Слушатели не только не проявили недовольства тем, что мужчина неожиданно прервал свои объяснения, но, наоборот, дружно повернулись вслед за ним в мою сторону, возмущенными жестами выражая свое отношение к попыткам короля супермаркета уклониться от налогов. Среди них много стариков. Припоминаю, что обращал уже внимание на то, что в попадавшихся мне навстречу толпах слишком много стариков. До вчерашнего дня они, видимо, коротали дни, спрятавшись в темноте за грязными стеклами дверей. А вот сегодня сами себя освободили и снова стали полноправными членами сельской общины.

Внезапно мое внимание привлек резкий голос сына Дзин — он пронзительно закричал о своем великом открытии:

— Смотрите! Смотрите, это управляющий универмага!

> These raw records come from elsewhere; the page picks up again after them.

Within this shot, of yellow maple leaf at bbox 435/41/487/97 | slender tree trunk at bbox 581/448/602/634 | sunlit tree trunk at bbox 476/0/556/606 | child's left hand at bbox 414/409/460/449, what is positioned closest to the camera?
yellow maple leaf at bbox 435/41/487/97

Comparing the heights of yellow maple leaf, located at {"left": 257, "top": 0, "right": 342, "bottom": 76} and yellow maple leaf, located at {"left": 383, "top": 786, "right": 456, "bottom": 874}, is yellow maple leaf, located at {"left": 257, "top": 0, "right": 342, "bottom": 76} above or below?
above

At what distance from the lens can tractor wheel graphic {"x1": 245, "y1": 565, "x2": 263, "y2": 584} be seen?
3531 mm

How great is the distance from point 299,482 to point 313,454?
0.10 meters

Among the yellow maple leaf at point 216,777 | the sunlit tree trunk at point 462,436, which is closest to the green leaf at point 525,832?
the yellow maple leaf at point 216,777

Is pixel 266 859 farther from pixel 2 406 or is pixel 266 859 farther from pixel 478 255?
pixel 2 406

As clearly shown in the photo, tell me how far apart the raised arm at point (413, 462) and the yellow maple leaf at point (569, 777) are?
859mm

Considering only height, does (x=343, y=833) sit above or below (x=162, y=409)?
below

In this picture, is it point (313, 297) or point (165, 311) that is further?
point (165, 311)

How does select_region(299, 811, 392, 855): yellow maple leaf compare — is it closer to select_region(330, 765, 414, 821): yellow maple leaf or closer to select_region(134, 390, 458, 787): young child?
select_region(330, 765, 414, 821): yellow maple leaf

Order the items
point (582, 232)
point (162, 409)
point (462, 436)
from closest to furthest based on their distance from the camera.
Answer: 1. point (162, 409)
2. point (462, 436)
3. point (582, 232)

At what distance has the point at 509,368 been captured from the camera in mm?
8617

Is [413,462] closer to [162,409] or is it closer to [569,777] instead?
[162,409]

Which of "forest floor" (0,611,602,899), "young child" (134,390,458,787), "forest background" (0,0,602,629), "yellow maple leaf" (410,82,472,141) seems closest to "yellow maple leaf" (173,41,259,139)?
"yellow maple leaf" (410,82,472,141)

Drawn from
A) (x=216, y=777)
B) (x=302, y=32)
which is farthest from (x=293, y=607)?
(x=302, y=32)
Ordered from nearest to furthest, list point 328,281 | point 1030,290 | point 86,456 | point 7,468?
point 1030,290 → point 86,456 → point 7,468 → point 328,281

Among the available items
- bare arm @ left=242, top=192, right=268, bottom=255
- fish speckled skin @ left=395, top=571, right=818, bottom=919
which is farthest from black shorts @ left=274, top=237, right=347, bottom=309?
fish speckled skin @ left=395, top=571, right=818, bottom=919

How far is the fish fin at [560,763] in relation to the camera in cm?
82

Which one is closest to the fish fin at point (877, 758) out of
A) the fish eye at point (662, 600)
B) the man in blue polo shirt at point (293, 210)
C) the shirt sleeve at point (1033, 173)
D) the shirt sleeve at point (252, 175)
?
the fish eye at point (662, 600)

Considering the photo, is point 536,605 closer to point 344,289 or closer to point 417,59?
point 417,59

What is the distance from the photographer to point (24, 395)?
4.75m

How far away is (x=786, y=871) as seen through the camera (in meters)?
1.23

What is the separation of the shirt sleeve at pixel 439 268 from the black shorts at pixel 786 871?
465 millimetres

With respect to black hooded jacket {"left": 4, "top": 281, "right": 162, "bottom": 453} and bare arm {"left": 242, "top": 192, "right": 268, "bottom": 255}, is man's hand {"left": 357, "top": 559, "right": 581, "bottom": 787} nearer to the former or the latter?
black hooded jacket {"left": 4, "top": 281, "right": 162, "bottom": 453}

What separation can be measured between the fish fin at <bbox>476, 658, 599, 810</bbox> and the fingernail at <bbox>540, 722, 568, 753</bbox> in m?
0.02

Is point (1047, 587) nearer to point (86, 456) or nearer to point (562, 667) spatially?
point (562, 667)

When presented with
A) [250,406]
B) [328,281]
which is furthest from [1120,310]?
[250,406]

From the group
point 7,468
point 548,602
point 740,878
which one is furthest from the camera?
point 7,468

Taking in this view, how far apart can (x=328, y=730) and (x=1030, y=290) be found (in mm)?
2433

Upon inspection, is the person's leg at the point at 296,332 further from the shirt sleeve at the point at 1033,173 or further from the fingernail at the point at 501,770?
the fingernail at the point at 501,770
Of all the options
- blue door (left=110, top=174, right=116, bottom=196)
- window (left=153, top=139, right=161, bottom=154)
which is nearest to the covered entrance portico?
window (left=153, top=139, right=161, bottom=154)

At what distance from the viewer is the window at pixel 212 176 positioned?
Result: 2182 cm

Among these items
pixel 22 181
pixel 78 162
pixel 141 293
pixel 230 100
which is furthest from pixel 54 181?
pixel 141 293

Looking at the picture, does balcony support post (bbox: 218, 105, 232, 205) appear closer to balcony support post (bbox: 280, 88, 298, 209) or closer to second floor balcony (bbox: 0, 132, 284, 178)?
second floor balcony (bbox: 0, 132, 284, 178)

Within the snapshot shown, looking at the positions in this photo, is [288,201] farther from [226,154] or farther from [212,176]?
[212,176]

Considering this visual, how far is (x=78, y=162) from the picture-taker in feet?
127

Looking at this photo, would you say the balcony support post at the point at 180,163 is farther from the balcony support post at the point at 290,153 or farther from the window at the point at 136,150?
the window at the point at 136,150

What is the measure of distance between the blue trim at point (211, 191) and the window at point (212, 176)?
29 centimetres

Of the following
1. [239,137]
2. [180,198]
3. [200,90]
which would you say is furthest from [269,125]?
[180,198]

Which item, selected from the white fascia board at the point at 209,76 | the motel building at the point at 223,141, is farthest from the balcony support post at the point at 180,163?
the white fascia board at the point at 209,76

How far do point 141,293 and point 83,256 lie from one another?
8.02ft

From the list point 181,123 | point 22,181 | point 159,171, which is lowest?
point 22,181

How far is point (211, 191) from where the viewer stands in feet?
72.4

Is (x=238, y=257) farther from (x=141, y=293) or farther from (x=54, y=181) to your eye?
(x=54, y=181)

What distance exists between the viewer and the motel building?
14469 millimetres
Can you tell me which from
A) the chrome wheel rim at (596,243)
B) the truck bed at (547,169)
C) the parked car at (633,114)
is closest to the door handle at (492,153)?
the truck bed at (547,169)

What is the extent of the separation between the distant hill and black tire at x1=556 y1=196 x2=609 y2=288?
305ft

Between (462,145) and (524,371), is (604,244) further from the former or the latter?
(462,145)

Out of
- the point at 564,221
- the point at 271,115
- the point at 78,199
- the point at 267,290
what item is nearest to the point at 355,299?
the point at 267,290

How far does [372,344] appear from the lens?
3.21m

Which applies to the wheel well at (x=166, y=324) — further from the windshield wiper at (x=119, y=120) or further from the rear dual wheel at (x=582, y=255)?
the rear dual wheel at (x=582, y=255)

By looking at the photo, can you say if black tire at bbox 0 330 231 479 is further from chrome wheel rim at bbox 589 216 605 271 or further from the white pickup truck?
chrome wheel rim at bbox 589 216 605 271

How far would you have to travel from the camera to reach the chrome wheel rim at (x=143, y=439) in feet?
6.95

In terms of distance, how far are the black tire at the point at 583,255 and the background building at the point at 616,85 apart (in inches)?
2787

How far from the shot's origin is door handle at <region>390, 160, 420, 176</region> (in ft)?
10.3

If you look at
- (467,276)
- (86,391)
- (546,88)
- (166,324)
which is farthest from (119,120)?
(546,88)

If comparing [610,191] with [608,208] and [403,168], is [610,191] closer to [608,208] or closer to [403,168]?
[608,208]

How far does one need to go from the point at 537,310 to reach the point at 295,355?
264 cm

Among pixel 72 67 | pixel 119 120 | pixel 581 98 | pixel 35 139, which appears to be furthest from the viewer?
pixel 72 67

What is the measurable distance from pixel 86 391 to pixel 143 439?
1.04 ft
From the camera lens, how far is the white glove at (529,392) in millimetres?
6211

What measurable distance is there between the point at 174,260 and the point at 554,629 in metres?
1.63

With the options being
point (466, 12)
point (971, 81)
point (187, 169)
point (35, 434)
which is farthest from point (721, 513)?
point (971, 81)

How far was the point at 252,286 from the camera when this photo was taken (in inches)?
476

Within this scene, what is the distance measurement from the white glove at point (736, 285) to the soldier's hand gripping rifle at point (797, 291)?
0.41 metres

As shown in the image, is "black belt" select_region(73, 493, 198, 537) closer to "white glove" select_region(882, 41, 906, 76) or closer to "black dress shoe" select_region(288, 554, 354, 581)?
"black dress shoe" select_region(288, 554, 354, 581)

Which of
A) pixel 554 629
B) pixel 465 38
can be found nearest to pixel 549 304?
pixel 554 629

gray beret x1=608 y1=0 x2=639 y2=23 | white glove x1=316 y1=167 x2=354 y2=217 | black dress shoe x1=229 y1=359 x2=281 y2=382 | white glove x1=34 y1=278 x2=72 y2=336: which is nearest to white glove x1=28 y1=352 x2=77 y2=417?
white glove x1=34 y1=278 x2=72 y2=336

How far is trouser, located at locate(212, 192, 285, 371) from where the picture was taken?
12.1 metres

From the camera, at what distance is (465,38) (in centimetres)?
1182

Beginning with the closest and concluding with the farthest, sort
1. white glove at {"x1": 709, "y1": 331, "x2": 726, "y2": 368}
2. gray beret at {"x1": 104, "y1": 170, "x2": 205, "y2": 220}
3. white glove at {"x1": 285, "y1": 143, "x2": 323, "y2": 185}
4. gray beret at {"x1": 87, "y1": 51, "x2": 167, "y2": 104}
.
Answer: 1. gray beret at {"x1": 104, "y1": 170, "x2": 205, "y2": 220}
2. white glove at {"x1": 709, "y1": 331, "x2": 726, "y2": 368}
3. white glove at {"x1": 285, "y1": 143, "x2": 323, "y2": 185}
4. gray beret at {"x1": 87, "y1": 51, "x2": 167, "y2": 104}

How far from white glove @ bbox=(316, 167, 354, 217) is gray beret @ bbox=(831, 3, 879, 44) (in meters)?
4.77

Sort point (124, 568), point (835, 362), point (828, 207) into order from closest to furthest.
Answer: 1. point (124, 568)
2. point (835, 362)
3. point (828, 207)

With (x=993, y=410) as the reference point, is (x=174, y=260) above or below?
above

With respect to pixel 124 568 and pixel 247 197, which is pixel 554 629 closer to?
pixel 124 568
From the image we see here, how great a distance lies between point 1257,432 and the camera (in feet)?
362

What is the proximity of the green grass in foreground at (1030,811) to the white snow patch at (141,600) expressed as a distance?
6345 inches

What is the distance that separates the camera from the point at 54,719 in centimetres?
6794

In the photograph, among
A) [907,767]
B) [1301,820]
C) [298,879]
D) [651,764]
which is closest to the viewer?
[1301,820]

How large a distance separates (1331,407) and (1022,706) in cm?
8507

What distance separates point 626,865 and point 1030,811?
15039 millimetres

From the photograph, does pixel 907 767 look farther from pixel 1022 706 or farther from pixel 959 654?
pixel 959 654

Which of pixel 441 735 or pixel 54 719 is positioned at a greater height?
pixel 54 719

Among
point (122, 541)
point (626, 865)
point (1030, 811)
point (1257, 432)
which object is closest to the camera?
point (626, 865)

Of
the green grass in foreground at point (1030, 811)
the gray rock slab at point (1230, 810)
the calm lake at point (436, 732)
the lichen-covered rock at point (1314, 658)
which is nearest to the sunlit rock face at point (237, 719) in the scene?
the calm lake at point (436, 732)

Я проводил глазами пробежавшего мимо нас неуверенными шажками человека в кожаной куртке — на вид ему не было и сорока, но на жирной короткой шее сидела совершенно лысая голова. Под градом насмешливых криков мальчишек он бежал со всех ног, перебирая руками, как выбравшийся на сушу котик — ластами. Управляющего освободили из-под домашнего ареста. Однако мост находится под неусыпной охраной футбольной команды, поэтому он мог оставаться только на этом берегу и выбраться отсюда все равно не имел возможности. В том, как он, осыпаемый насмешками, мчался по дороге, точно разносчик газет, было что-то комичное и в то же время унизительное. Управляющий, должно быть, на бегу соображал, как выйти из создавшегося положения. И это в глухой деревне, не имея ни одного друга? Кто-то из ребят придумал забаву — бросать в него снежками, и сразу все мальчишки последовали его примеру. Один попадает в щиколотку бегущего, он спотыкается и падает. Но тут же стремительно вскакивает и, не отряхивая снега, облепившего его с ног до головы, угрожающим голосом, похожим на вой загнанного в угол животного, что-то кричит беснующимся детям, справиться с которыми не в силах. Но мальчишек это лишь подстрекает, и они продолжают кидать в него снежки. В пересохшем рту я ощутил вкус страха, отчетливого, осязаемого, который я испытал в тот день, когда какие-то мальчишки на улице выбили мне глаз, и я подумал, что нашел ответ на вопрос, мучивший меня долгие годы, почему камнем бросили именно в меня. Испуганный, жалкий человек, обороняясь руками от летевших в него снежков, упорно продолжает что-то кричать. Я спросил у сына Дзин, пузырившегося возбуждением, как газированная вода, который, присоединившись было к стремительной снежной атаке, теперь снова возвратился ко мне:

— Что он там кричит?

— Говорит, пусть только стает снег, король супермаркета налетит сюда с целым отрядом! А мы с оружием будем защищаться! — гордо добавил он от себя и, заглянув в бумажный пакетик с печеньем, которое он все время грыз, выбросил его, тут же вытащил новый — карманы куртки были набиты ими — и снова начал есть.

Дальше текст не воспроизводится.